Capítulo 6. Reflejos en el hielo

        No tenía lo que se dice mucha ilusión en que el tiempo transcurriese. A pesar de haber acudido a ella buscando que me echara un cable, nunca había tenido muy buena relación con Jaelous, todo sea dicho. Ella siempre había creído que yo quería quitarle al novio a pesar de que, no sólo el Verdugo nunca me atrajo, sino que además fui yo la que le convenció para que intentara algo con ella. Un experimento que salió mal porque empezaron a salir juntos; porque ahora mi relación con la muchacha era un maldito yoyo y porque de ser como un hermano, él había pasado a ser un completo desconocido para mí… Aunque eso pertenece a otra historia distinta.

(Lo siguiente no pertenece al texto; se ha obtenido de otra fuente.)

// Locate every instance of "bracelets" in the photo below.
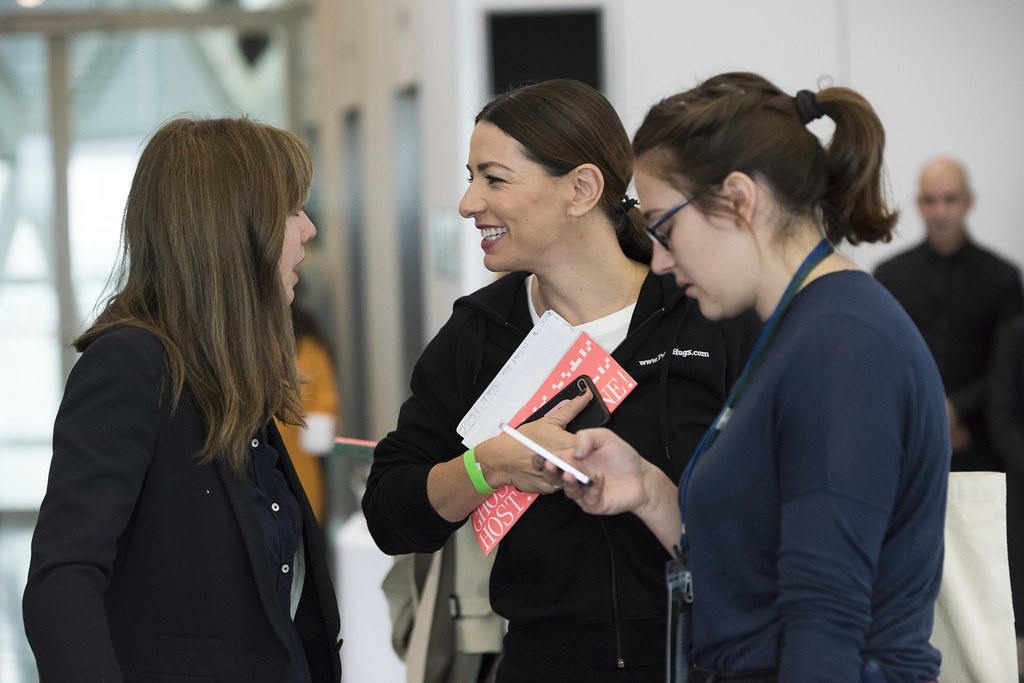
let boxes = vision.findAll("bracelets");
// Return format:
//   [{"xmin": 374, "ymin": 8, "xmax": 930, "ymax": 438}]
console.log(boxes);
[{"xmin": 463, "ymin": 447, "xmax": 499, "ymax": 494}]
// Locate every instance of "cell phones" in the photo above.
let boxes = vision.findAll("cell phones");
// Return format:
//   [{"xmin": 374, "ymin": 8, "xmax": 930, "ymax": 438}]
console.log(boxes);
[
  {"xmin": 514, "ymin": 375, "xmax": 610, "ymax": 434},
  {"xmin": 499, "ymin": 423, "xmax": 590, "ymax": 485}
]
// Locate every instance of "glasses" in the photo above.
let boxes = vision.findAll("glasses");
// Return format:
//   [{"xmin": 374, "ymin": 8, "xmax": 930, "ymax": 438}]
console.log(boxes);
[{"xmin": 646, "ymin": 185, "xmax": 712, "ymax": 252}]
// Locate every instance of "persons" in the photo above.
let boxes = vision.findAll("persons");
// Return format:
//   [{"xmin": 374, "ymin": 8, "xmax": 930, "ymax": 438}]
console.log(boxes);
[
  {"xmin": 359, "ymin": 77, "xmax": 763, "ymax": 683},
  {"xmin": 872, "ymin": 156, "xmax": 1024, "ymax": 683},
  {"xmin": 21, "ymin": 116, "xmax": 344, "ymax": 683},
  {"xmin": 531, "ymin": 71, "xmax": 953, "ymax": 683},
  {"xmin": 271, "ymin": 304, "xmax": 340, "ymax": 527}
]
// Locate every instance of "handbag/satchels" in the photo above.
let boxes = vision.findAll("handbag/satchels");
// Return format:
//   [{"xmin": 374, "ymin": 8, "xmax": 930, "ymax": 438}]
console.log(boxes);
[{"xmin": 381, "ymin": 512, "xmax": 509, "ymax": 683}]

                Lo que peor llevé de todo aquel día, fue quizá el tener que vestir a mi Princesa. Y por vestir no me refiero sólo a elegirle la ropa, sino a quitarle el pijama, ponerle la ropa de calle y abrocharle hasta los zapatos. Todo para que, al bajar a la calle al encuentro con Jaelous, la susodicha me dedique esa expresión de cotilleo que me sienta como una patada en el estómago. Era una hora prudencial para el mes de febrero, pues aunque hacía frío, el sol brillaba entre las blancas nubes invernales. Tomé aire con lentitud renovando el aire de mis pulmones para introducir poco después las manos en los bolsillos y mirar mis propios pies para evitar tropezar. Dejándolas charlar, tuve tiempo de perderme en mis propios recuerdos mientras deambulábamos por la calle entre adoquines, coches y transeúntes.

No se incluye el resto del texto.